### SET PROBLEM:
Extract every one of the items below, reproducing each line word for word.

### LISTING:
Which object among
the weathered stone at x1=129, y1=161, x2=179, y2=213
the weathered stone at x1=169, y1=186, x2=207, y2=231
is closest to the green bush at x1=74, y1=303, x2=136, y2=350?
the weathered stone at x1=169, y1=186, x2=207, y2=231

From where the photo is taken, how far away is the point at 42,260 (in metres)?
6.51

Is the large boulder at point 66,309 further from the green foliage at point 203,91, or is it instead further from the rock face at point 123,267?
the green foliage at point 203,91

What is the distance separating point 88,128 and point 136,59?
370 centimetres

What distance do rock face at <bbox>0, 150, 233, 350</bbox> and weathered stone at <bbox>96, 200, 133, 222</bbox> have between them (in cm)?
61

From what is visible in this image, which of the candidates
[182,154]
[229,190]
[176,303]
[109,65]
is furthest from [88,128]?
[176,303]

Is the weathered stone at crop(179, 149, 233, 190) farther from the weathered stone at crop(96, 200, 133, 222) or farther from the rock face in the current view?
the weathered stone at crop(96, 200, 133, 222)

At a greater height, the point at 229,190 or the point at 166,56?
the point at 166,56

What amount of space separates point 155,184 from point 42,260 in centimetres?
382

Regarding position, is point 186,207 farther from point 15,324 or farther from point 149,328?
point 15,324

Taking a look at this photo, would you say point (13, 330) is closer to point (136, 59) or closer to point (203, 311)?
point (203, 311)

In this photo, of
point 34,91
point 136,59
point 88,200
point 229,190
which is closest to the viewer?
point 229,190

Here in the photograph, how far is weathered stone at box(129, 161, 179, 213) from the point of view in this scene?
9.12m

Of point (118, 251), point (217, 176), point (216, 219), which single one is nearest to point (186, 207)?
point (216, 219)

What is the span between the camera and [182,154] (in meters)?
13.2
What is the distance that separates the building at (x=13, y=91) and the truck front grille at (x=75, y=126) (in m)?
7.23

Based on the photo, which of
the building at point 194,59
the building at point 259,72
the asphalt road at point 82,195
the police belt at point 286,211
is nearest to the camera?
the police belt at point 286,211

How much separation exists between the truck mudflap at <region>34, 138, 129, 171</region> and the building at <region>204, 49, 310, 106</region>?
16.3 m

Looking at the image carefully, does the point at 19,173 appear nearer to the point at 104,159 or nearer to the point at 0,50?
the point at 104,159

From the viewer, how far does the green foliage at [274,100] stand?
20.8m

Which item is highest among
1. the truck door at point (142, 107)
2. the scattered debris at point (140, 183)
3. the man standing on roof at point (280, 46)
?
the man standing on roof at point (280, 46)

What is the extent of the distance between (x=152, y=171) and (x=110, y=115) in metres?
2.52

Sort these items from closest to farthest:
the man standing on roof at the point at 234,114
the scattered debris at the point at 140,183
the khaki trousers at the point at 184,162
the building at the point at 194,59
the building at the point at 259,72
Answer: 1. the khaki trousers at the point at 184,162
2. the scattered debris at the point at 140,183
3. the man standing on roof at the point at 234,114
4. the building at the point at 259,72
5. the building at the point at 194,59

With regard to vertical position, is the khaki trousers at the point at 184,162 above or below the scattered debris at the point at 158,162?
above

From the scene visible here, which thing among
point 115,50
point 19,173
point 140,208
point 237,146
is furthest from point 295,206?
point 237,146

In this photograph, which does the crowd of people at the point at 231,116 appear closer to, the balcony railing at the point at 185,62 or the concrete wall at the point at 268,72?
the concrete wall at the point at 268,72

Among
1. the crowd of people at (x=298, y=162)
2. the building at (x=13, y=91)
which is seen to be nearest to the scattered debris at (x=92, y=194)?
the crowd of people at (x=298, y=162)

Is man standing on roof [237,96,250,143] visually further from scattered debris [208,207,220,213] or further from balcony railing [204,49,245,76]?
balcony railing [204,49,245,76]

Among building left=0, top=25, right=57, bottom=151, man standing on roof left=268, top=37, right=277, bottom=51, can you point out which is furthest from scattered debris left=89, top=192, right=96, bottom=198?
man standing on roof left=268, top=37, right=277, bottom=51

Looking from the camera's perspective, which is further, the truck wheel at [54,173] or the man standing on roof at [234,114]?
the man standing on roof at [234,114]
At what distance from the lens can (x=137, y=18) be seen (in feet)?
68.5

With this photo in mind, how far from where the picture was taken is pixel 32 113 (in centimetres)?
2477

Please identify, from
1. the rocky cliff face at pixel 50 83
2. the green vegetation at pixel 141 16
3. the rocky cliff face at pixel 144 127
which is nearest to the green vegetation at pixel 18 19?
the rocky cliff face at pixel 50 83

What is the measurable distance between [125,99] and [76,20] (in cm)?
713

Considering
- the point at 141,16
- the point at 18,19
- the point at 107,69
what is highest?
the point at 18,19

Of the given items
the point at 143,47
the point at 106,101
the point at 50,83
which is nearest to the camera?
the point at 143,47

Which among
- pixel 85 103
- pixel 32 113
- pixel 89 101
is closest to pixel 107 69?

### WORKED ANSWER:
Which object among
the weathered stone at x1=129, y1=161, x2=179, y2=213
the weathered stone at x1=169, y1=186, x2=207, y2=231
is closest to the green bush at x1=74, y1=303, x2=136, y2=350?
the weathered stone at x1=169, y1=186, x2=207, y2=231

From where the photo is taken, how far away is the point at 42,260 (in metres)?
6.51

Is the large boulder at point 66,309 further from the green foliage at point 203,91, or is it instead further from the rock face at point 123,267?
the green foliage at point 203,91

What is the distance separating point 88,128 and point 136,59?
370 centimetres

What distance do rock face at <bbox>0, 150, 233, 350</bbox> and weathered stone at <bbox>96, 200, 133, 222</bbox> have between them (in cm)?
61

From what is visible in this image, which of the candidates
[182,154]
[229,190]
[176,303]
[109,65]
is furthest from [88,128]?
[176,303]

Is the weathered stone at crop(179, 149, 233, 190) farther from the weathered stone at crop(96, 200, 133, 222) or farther from the rock face in the current view?
the weathered stone at crop(96, 200, 133, 222)

At a greater height, the point at 229,190 or the point at 166,56?
the point at 166,56

What amount of space separates point 155,184 from point 42,260 in centimetres?
382

Regarding position, is point 186,207 farther from point 15,324 or farther from point 149,328?
point 15,324

Taking a look at this photo, would you say point (13, 330) is closer to point (136, 59) or closer to point (203, 311)?
point (203, 311)

In this photo, of
point 34,91
point 136,59
point 88,200
point 229,190
which is closest to the viewer?
point 229,190

Here in the photograph, how far is weathered stone at box(129, 161, 179, 213) from the point of view in this scene?
9.12m

Of point (118, 251), point (217, 176), point (216, 219), which single one is nearest to point (186, 207)?
point (216, 219)

What is the span between the camera and [182,154] (in meters)?
13.2
What is the distance that separates the building at (x=13, y=91) and the truck front grille at (x=75, y=126) (in m)?
7.23

Based on the photo, which of
the building at point 194,59
the building at point 259,72
the asphalt road at point 82,195
the police belt at point 286,211
is nearest to the camera?
the police belt at point 286,211

How much separation exists between the truck mudflap at <region>34, 138, 129, 171</region> and the building at <region>204, 49, 310, 106</region>?
16.3 m

Looking at the image carefully, does the point at 19,173 appear nearer to the point at 104,159 or nearer to the point at 0,50?
the point at 104,159

From the viewer, how far does the green foliage at [274,100] stand?
20.8m

Which item is highest among
1. the truck door at point (142, 107)
2. the scattered debris at point (140, 183)
3. the man standing on roof at point (280, 46)
?
the man standing on roof at point (280, 46)

What is the extent of the distance between (x=152, y=171) and (x=110, y=115) in metres?
2.52

Sort these items from closest to farthest:
the man standing on roof at the point at 234,114
the scattered debris at the point at 140,183
the khaki trousers at the point at 184,162
the building at the point at 194,59
the building at the point at 259,72
Answer: 1. the khaki trousers at the point at 184,162
2. the scattered debris at the point at 140,183
3. the man standing on roof at the point at 234,114
4. the building at the point at 259,72
5. the building at the point at 194,59

With regard to vertical position, is the khaki trousers at the point at 184,162 above or below the scattered debris at the point at 158,162?
above

From the scene visible here, which thing among
point 115,50
point 19,173
point 140,208
point 237,146
is furthest from point 295,206?
point 237,146

In this photograph, which does the crowd of people at the point at 231,116 appear closer to, the balcony railing at the point at 185,62 or the concrete wall at the point at 268,72?
the concrete wall at the point at 268,72

Among
1. the crowd of people at (x=298, y=162)
2. the building at (x=13, y=91)
which is seen to be nearest to the scattered debris at (x=92, y=194)?
the crowd of people at (x=298, y=162)

Is man standing on roof [237,96,250,143] visually further from scattered debris [208,207,220,213] or further from balcony railing [204,49,245,76]?
balcony railing [204,49,245,76]

Among building left=0, top=25, right=57, bottom=151, man standing on roof left=268, top=37, right=277, bottom=51, can you point out which is furthest from scattered debris left=89, top=192, right=96, bottom=198?
man standing on roof left=268, top=37, right=277, bottom=51

Looking from the camera's perspective, which is further, the truck wheel at [54,173] or the man standing on roof at [234,114]?
the man standing on roof at [234,114]
At what distance from the lens can (x=137, y=18) be seen (in feet)?
68.5

With this photo in mind, how far from where the picture was taken is pixel 32 113 (in centimetres)?
2477

Please identify, from
1. the rocky cliff face at pixel 50 83
2. the green vegetation at pixel 141 16
3. the rocky cliff face at pixel 144 127
which is nearest to the green vegetation at pixel 18 19?
the rocky cliff face at pixel 50 83

What is the measurable distance between [125,99] and [76,20] (in cm)?
713

Considering
- the point at 141,16
- the point at 18,19
- the point at 107,69
what is highest?
the point at 18,19

Of the given items
the point at 143,47
the point at 106,101
the point at 50,83
which is nearest to the camera?
the point at 143,47

Which among
- pixel 85 103
- pixel 32 113
- pixel 89 101
is closest to pixel 107 69?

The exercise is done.